操作说明
[A] 根据NtMAPK8专利文本回答以下问题，每题单独一行：
(i) 烟草叶片的颜色为什么是衡量烟叶品质的重要指标？
(ii) NtMAPK8基因缺失的转基因突变株，其叶片颜色发生了怎样的变化？
(iii) 制备克隆载体时，PCR产物连接到什么载体上，又转化了什么来获得克隆载体？
[B] 接着NtMAPK8专利文本的最后一句往下写。

页面正文
§
[发明专利]烟草丝裂原活化蛋白激酶基因NtMAPK8及其应用

说明书

本发明公开了一种烟草丝裂原活化蛋白激酶基因NtMAPK8及其应用，所述烟草丝裂原活化蛋白激酶NtMAPK8基因核苷酸序列如SEQ ID NO:1或SEQ ID NO:3所示，编码的氨基酸序列如SEQ ID NO:2或SEQ ID NO:4所示；本发明首次克隆烟草丝裂原活化蛋白激酶基因NtMAPK8，并构建得到了克隆载体及通过基因编辑载体构建NtMAPK8基因缺失的转基因突变株，从而使烟草叶片颜色由正常的绿色变成花白；因此可以利用基因编辑载体使NtMAPK8基因不表达，进行植物品种育种，获得植物花叶的观赏植物品种。

技术领域

本发明涉及分子生物学技术领域，尤其涉及一种烟草丝裂原活化蛋白激酶基因NtMAPK8及其应用。

背景技术

在植物中，烟草是重要的一种经济作物。烟草叶片的颜色，直接影响烟草烘烤后的烟丝色泽，其为衡量烟叶品质的一个重要指标。

MAPKKK-MAPKK-MAPK级联途径在植物中非常保守，其不仅在植物的防御系统中扮演着重要的角色，还在植物的生长发育中也起着十分重要的调节作用。但是目前尚未有MAPK基因在叶片颜色方面的相关报道。

发明内容

针对现有技术的不足，本发明提供了一种烟草丝裂原活化蛋白激酶基因NtMAPK8，其如SEQ ID NO:1或SEQ ID NO:2所示，该基因编码的氨基酸序列如SEQ ID NO:3或SEQ IDNO:4所示。

本发明另一目的是提供含有上述的烟草丝裂原活化蛋白激酶基因NtMAPK8的重组载体。

本发明所述的重组载体包括克隆载体和表达载体；所述的克隆载体的制备方法包括以烟草的cDNA为模板，用如SEQ ID NO:5和SEQ ID NO:6所示的引物，进行PCR扩增；将所得PCR产物连接到T载体上，转化大肠杆菌获得克隆载体。
§
提取材料
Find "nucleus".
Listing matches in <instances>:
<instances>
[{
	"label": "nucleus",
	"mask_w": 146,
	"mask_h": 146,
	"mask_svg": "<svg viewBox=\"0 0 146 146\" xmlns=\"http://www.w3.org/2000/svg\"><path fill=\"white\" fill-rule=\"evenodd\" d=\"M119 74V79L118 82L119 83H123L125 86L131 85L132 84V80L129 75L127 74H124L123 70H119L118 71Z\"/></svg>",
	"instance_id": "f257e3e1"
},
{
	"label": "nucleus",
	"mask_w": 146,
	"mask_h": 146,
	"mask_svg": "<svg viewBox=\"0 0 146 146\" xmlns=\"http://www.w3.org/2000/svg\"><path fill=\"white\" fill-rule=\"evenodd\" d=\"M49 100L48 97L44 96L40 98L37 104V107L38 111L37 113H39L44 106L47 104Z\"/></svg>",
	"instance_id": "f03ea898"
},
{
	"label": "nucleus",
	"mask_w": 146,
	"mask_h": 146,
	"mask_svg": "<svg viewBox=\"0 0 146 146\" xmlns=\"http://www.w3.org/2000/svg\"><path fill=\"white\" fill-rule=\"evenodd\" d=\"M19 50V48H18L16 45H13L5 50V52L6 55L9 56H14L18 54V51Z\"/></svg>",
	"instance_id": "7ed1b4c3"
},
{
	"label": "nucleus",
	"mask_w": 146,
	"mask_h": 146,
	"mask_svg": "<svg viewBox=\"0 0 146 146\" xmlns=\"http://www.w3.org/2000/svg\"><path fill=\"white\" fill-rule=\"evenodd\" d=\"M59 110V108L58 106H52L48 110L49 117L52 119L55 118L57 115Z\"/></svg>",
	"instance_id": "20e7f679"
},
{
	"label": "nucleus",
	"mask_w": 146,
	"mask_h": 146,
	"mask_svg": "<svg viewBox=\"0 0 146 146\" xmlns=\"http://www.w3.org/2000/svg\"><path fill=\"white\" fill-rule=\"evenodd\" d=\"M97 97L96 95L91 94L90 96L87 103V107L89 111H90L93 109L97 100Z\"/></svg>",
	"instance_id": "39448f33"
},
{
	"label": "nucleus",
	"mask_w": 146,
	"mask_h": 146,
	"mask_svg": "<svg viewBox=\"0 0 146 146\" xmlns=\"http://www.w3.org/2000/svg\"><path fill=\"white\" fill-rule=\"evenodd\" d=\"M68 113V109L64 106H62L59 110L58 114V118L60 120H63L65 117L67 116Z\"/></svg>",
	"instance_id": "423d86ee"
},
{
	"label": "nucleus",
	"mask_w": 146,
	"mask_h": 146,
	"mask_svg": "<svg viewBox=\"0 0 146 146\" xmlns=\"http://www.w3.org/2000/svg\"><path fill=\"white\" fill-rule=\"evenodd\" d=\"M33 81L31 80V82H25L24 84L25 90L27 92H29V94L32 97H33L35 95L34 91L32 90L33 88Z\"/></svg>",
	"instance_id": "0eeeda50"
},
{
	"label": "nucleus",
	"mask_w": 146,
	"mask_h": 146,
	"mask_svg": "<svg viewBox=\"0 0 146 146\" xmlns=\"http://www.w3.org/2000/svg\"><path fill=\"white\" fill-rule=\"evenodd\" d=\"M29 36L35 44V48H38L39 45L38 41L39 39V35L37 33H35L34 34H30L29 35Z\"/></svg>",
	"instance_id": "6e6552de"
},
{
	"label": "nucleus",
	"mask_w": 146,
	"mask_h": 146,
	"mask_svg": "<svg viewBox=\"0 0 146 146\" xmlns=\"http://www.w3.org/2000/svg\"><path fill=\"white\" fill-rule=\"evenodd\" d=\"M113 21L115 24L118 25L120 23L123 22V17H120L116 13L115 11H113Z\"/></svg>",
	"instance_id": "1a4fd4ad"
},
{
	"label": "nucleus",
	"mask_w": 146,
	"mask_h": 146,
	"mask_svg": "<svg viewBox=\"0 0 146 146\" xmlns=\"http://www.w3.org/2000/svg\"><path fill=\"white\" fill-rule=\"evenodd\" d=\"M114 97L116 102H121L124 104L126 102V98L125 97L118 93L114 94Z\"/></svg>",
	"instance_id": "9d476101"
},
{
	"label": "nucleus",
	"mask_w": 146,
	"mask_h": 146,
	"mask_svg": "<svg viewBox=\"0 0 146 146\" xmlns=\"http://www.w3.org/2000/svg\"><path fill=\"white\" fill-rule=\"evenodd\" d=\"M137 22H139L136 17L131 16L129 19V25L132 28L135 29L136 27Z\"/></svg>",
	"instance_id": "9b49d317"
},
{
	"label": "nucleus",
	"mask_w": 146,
§
逐题结果
[A]
(i) 因为烟草叶片的颜色直接影响烟草烘烤后的烟丝色泽。
(ii) 叶片颜色由正常的绿色变成花白。
(iii) PCR产物连接到T载体上，再转化大肠杆菌，获得克隆载体。

[B]
本发明另一目是提供一种基因敲除载体，其是利用CRISPR/Cas9基因编辑技术对烟草NtMAPK8基因设计靶位点后基因编辑获得，所述靶位点敲除序列的核苷酸序列如SEQID NO:7所示；在所述靶位点两侧加上人工合成的接头序列后得到的引物对的核苷酸序列如SEQ ID NO:8和SEQ ID NO:9所示；将所述引物对经退火后，连接到经BsaI酶切的载体pORE-Cas9上，获得基因敲除载体pORE-Cas9/NtMAPK8。

本发明另一目是提供一种转基因植物，所述转基因植物的制备方法包括：将基因敲除载体pORE-Cas9/NtMAPK8转化农杆菌感受态细胞，再转化侵染植物即得。

所述转基因植物为转基因烟草；转化侵染转基因烟草时采用pORE-Cas9/NtMAPK8载体转化农杆菌感受态，利用农杆菌介导的烟草叶盘转化法对烟草进行遗传转化，获得不同颜色的烟草植株。具体地，其叶片颜色部分由绿色变成浅绿色。

本发明另一目是将上述的烟草丝裂原活化蛋白激酶基因NtMAPK8应用在制备不同叶片颜色植物品种中。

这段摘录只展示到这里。